Cette multiplicité des forces en présence, combinés à la durée de la guerre, a peu à peu épuisé les différentes armées. Chacune s’est transformée au fil du temps en des assemblages de milices locales dirigées par des seigneurs de guerre que de véritables armées d’envergure nationale. Ce phénomène était initialement surtout présent chez les rebelles : une forte proportion des groupes rebelles étaient constitués de civils ayant pris les armes pour arracher leur ville au régime puis pour la protéger, mais qui n’avaient pas l’intention de marcher jusqu’à Damas, ou même jusqu’à la ville voisine pour renverser le gouvernement.

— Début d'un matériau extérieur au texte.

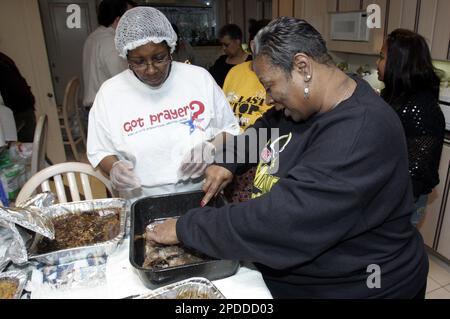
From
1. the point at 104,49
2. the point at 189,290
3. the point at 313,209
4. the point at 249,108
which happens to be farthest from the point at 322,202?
the point at 104,49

Seuls les rebelles islamistes étaient en mesure de regrouper des forces nombreuses, désireuses de quitter leur territoire d’origine pour porter le fer à l’autre bout du pays.

Le même phénomène a progressivement affaibli le régime. L’armée a été lourdement atteinte par les défections lors des débuts de la guerre civile, et a tant bien que mal compensé cette hémorragie par la formation des « Forces de défense nationale », une fédération de milices locales dont les membres ne souhaitent pas non plus quitter leurs familles pour partir affronter les rebelles dans des territoires qu’ils ne connaissent pas. L’armée régulière elle-même a dû se reposer sur des conscrits mal formés, mal équipés et peu enthousiastes. Seuls quelques forces d’élites et/ou idéologiquement motivées peuvent être utilisées par le régime pour lancer des assauts de grande envergure et tenter de reprendre les territoires perdus au nord ou à l’est du pays.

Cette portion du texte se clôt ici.